Seguirono dopo la disfatta, tante polemiche e reciproci rimproveri; chi diceva che La Marmora “ormai non godeva più la fiducia nell’esercito” (il 28 VINCENZO RICASOLI, colonnello di Stato Maggiore, scrivendo al fratello BETTINO a Firenze) che “bisognava dare il comando a Cialdini per risollevare il morale delle truppe”.Ma Cialdini fece sapere che non accettava l’incarico finché il Re non abbandonava l’armata; e le stesse condizioni chiese poi La Marmora quando il Re dopo aver prima accettato le dimissioni, poi respinte, gli ripropose di guidare l’esercito. Promettendogli però di “…lasciar fare e di astenersi da ogni atto che possa disturbare, purché si salvino le convenienze verso di lui davanti all’esercito ed alla nazione, perché quando un re di Prussia ha il comando supremo dell’esercito, il Re d’Italia non può essere da meno”.
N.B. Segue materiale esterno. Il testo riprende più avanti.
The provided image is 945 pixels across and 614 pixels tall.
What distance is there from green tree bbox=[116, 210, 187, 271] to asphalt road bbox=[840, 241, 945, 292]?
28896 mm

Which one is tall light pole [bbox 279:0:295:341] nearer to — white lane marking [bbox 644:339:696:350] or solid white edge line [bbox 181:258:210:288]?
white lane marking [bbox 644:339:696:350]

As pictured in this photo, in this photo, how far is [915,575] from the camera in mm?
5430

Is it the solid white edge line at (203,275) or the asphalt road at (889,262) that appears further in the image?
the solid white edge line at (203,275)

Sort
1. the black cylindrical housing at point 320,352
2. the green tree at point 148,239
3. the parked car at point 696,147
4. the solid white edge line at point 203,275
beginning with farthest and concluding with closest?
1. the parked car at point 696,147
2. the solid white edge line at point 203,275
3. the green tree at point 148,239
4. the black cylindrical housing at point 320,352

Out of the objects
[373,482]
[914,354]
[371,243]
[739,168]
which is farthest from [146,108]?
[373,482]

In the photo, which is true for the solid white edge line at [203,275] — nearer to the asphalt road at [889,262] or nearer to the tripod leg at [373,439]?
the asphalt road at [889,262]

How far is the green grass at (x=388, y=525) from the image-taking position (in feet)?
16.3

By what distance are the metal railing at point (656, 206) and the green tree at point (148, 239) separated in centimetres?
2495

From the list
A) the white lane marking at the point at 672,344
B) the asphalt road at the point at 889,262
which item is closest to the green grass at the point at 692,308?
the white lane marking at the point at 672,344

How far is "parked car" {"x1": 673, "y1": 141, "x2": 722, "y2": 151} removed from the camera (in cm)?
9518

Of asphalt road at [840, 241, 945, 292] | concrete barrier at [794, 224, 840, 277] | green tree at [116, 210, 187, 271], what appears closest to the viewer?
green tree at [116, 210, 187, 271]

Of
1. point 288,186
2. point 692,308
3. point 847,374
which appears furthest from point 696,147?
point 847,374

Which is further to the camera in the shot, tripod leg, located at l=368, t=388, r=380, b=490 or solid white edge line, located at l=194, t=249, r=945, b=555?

La sera del 29 giugno a Parma la crisi del comando fu risolta. LA MARMORA dopo aver accettato di riprendere il Comando, conveniva con il Cialdini nell’idea di sferrare l’offensiva il 5 luglio partendo dall’Oglio, mentre CIALDINI contemporaneamente avrebbe dovuto attaccare Borgoforte. Ma La Marmora nella notte tra il 2 e il 3, senza avvertire Cialdini, tornò a fare il “La Marmora”. Agendo da solo e senza informarlo fece fare una ricognizione in forze oltre l’Oglio.